We always told Dr. Simms that he ruined our lives. He made us so aware of racial bias, we could no longer watch the news as leisure. We analyzed movies for accuracy like we never had before. Newly conscious that the literature we read carried an angle, we now couldn’t help but seek it out. We thought critically about everything, and it was all Dr. Simms’s fault.

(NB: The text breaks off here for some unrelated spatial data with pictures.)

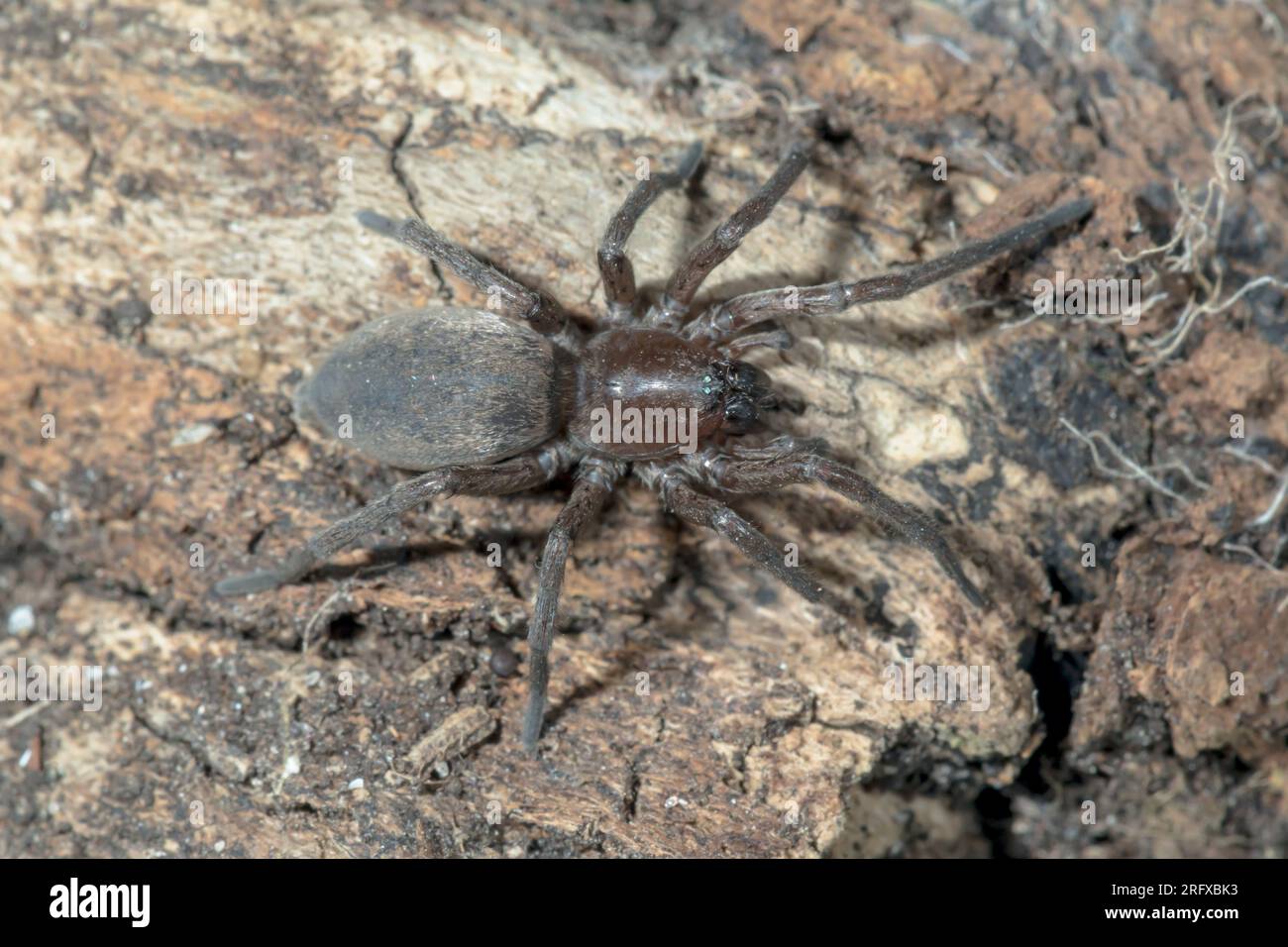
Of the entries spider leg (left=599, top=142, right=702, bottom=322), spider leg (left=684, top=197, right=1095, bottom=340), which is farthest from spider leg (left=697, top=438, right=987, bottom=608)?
spider leg (left=599, top=142, right=702, bottom=322)

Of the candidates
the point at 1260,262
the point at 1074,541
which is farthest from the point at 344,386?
the point at 1260,262

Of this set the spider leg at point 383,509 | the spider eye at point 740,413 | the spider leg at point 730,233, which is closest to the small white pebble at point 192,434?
the spider leg at point 383,509

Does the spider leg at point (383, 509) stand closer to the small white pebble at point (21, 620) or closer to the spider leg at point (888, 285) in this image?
the small white pebble at point (21, 620)

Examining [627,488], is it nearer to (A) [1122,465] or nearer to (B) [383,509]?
(B) [383,509]

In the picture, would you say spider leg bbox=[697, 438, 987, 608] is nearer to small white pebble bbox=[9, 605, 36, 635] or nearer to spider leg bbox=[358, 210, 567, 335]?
spider leg bbox=[358, 210, 567, 335]

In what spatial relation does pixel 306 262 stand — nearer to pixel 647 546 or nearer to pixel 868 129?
pixel 647 546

Dr. Simms didn’t just make us recite names and dates. He taught us to care about the past. When he spoke of Martin Luther King Jr.’s assassination, his eyes would fill with tears. It was like he was hearing the announcement all over again. He wept so hard after showing a documentary on the work of Cesar Chavez, he had to dismiss class that day. Dr. Simms wanted us to be emotionally connected to our learning, to sit in the pain, the horror, the absurdity of America’s racist history, and to humanize those who dared stand against the system. Dr. Simms made us believe that we could follow that legacy of resistance, but one piece of his advice stood out to me more than all the others.

“Ain’t no friends here.”

Whenever Dr. Simms said this—in a lecture on Lincoln’s true views on race, or while talking about the mainstream media’s mixed track record in covering social movements—it always made me laugh. Dr. Simms wouldn’t hurt a fly. He exuded gentleness and softness, and he relied on knowledge and humor when responding to critics. I never heard him raise his voice to anyone except to shout “Friends! Friends!” when our discussions became incomprehensible with passion. So hearing him say anything that could be perceived as an overgeneralization or inherently suspicious of others seemed like a departure. And yet, we all knew he was not joking. We already had plenty of examples in our history books and on our college campus, but it would take some time to figure out how deep and wide his life lesson would stretch.

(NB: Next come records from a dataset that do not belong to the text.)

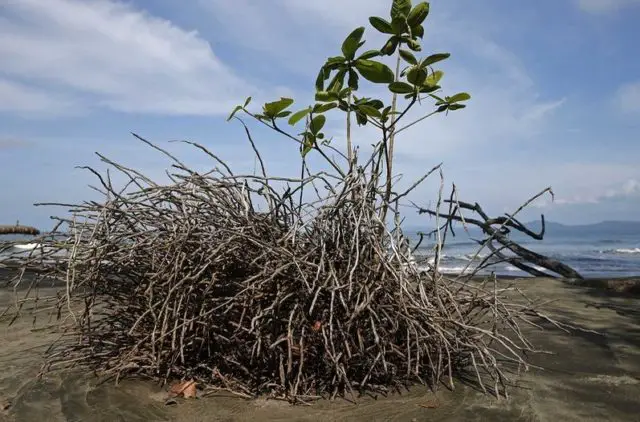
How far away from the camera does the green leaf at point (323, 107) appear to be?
2.79 meters

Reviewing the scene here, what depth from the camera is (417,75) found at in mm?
2615

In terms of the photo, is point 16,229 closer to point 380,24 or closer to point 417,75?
point 380,24

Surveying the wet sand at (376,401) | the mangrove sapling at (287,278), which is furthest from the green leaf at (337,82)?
the wet sand at (376,401)

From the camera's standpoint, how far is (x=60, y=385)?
2.85 m

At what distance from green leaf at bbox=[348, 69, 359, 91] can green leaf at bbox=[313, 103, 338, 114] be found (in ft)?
0.46

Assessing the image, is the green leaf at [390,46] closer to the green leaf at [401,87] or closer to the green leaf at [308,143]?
the green leaf at [401,87]

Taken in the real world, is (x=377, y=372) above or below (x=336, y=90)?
below

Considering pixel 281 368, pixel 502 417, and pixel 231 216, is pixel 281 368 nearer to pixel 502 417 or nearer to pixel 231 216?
pixel 231 216

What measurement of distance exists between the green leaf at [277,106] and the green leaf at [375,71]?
39 centimetres

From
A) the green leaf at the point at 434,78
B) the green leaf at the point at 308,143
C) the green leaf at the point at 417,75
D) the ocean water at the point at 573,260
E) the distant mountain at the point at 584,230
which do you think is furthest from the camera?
the distant mountain at the point at 584,230

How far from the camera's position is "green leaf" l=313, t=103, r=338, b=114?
2795 millimetres

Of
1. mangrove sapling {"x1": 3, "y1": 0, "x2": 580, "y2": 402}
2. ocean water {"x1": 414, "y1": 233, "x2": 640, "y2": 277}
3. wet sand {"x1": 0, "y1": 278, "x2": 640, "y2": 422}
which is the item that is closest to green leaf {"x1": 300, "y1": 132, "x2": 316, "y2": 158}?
mangrove sapling {"x1": 3, "y1": 0, "x2": 580, "y2": 402}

For the rest of undergrad, my professor’s words would come back to me whenever white people acted a fool. When they wrote in our newspaper that the Black students should just leave if we weren’t happy. When I overheard racist comments in the cafeteria, or explained to the residence director for the millionth time that our lobby isn’t suddenly “scary” when Black football players happen to be occupying it. Any time something like this happened, Dr. Simms’s voice would sound in my head: Ain’t no friends here.

Professor McMath, Dr. Simms, and a handful of additional faculty and staff members helped me define what it meant to be a Black student in white spaces. They helped me demand what I wanted. They made it safe for me to explore my own voice. Though I was often surrounded by whiteness, they reminded me that I was capable of responding to racist white people, and encouraged me to seek comfort in Black history and the healing of Black community. They pushed me to rethink what whiteness had taught me about myself, about my personhood, about my vocation, about my place in the world. They were teaching me to speak up until those in the back could hear me.

School was over. Time for the real world. Turned out Dr. Simms was right, even when I didn’t want him to be.